課題の資料 —
- - - -

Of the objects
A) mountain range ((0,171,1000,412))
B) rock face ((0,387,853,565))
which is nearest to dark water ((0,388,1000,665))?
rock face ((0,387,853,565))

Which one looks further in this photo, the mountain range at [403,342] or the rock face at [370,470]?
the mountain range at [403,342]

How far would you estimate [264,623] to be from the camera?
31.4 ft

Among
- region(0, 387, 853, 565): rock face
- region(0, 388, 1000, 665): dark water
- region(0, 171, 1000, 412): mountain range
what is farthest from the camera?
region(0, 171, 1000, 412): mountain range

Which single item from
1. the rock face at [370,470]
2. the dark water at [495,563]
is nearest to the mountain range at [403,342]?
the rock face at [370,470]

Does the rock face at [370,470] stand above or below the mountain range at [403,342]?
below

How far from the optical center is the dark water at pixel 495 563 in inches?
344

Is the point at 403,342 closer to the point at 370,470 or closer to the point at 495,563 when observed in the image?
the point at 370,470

- - - -

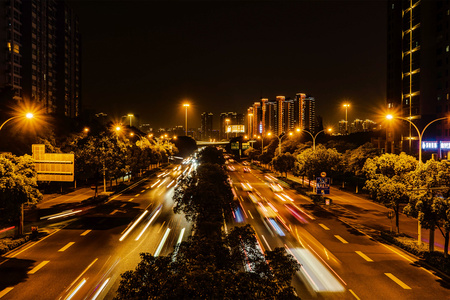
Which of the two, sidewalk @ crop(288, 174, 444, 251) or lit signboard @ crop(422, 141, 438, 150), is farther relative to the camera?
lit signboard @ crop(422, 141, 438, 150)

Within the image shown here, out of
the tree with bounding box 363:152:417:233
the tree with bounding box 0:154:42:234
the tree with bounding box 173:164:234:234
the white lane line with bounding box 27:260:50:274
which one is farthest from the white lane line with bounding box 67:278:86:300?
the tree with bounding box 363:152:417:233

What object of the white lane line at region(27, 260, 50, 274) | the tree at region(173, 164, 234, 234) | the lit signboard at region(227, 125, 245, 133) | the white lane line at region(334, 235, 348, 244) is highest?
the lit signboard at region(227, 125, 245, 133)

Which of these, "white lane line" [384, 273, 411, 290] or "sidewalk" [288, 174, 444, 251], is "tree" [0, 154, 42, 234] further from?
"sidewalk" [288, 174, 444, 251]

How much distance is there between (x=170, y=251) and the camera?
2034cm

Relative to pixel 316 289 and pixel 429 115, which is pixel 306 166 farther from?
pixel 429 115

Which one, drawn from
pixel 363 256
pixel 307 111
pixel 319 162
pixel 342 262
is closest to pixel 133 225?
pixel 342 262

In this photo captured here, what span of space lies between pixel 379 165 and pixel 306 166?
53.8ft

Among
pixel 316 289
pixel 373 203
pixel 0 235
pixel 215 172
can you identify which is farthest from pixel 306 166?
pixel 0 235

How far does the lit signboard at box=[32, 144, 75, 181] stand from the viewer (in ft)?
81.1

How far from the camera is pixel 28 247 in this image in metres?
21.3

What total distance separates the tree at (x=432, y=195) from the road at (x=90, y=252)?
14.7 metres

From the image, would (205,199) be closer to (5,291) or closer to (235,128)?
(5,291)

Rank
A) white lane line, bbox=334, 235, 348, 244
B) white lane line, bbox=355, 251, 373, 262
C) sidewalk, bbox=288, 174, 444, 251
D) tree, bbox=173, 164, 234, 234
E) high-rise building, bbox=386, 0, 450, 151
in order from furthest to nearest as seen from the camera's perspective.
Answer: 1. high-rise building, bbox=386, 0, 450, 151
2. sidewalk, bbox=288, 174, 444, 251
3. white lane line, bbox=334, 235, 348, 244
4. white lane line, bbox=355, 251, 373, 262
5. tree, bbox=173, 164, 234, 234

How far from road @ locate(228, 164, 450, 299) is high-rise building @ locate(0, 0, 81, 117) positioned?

- - - -

指示 — 上のエントリの中から「would」という語を含む行をすべて見つけ、一行ずつ書き写してください。

結果 —
How far would you estimate [264,623] to be from the camera?
From the image, would (205,199) be closer to (5,291) or closer to (235,128)?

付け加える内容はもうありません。